Text section
┏━━

PR Tips | To argue effectively, write clearly & concisely

PR Tips | To argue effectively, write clearly & concisely


Dave Barry’s “How to Argue Effectively” recently came across my desk. Although the satirical essay was published more than 30 years ago, it’s as biting and hilarious today as it surely was back then.

In the piece, Barry lays out five rules to “win an argument on any topic, against any opponent.”

I spend more than half my time reading and editing op-eds. And one rule, in particular, jumped out: Use Meaningless But Weighty-Sounding Words and Phrases.

Op-eds are short. With only around 700 words to make your argument — with lots of evidence, ideally — there’s no room for fluff. Extraneous words should be cut. Jargon should be avoided. Writing should be clear, tight, and unambiguous.

In other words, there’s no room for “meaningless but weighty-sounding words and phrases.”

Too often, though, I see op-eds that are full of useless words, platitudes, and sound bites. While there might be room for loose writing in, say, the State of the Union, there’s no room for loose writing in an op-ed. Opinion columnists should look to Ernest Hemingway for inspiration, not 1600 Pennsylvania Avenue.

(It’s worth noting that Ernest Hemingway admired Abraham Lincoln for his clarity and brevity. “It wasn’t by accident that the Gettysburg address was so short,” Hemingway wrote in 1945. “The laws of prose writing are as immutable as those of flight, of mathematics, of physics.”)

Barry provided a helpful list of “meaningless but weighty-sounding words and phrases” in his 1981 essay:

* Let me put it this way
* In terms of
* Vis-à-vis
* Per se
* As it were
* Quo
* So to speak

This list is just a start, of course.

┗━━

Record set
┏━━

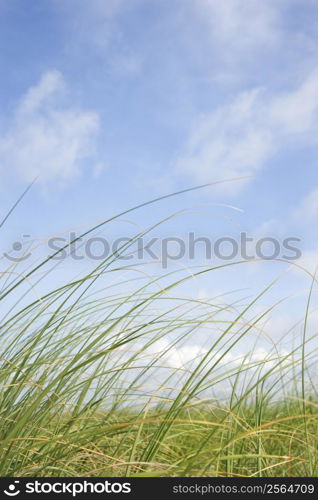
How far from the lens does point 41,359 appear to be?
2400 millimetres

┗━━
┏━━

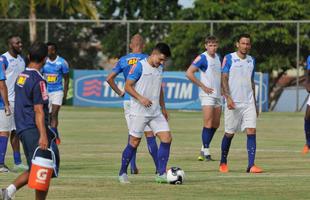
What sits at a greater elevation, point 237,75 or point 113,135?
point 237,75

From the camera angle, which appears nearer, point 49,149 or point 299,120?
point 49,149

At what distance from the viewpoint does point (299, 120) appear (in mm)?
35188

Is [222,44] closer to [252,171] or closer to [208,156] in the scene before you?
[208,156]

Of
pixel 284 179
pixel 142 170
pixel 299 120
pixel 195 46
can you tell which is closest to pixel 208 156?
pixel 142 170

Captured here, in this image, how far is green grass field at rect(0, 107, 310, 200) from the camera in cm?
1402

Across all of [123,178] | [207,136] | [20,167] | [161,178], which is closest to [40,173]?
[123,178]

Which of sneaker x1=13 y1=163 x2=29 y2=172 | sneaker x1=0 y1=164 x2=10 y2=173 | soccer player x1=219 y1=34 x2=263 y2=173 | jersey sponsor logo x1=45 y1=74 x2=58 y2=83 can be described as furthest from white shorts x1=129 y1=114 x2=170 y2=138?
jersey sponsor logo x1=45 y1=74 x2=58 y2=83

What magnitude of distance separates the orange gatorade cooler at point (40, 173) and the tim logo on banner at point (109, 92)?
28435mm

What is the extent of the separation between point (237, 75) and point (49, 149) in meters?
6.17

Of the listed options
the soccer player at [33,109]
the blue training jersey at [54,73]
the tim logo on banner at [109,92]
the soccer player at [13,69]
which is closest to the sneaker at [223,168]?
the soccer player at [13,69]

┗━━

Task set
[1] Set down the PR tips article word for word, from "Op-eds are short." to "1600 Pennsylvania Avenue.".
[2] In the PR tips article, about how many words does an op-ed have for making its argument?

Task-by-task results
[1]
Op-eds are short. With only around 700 words to make your argument — with lots of evidence, ideally — there’s no room for fluff. Extraneous words should be cut. Jargon should be avoided. Writing should be clear, tight, and unambiguous.

In other words, there’s no room for “meaningless but weighty-sounding words and phrases.”

Too often, though, I see op-eds that are full of useless words, platitudes, and sound bites. While there might be room for loose writing in, say, the State of the Union, there’s no room for loose writing in an op-ed. Opinion columnists should look to Ernest Hemingway for inspiration, not 1600 Pennsylvania Avenue.

[2] Around 700 words.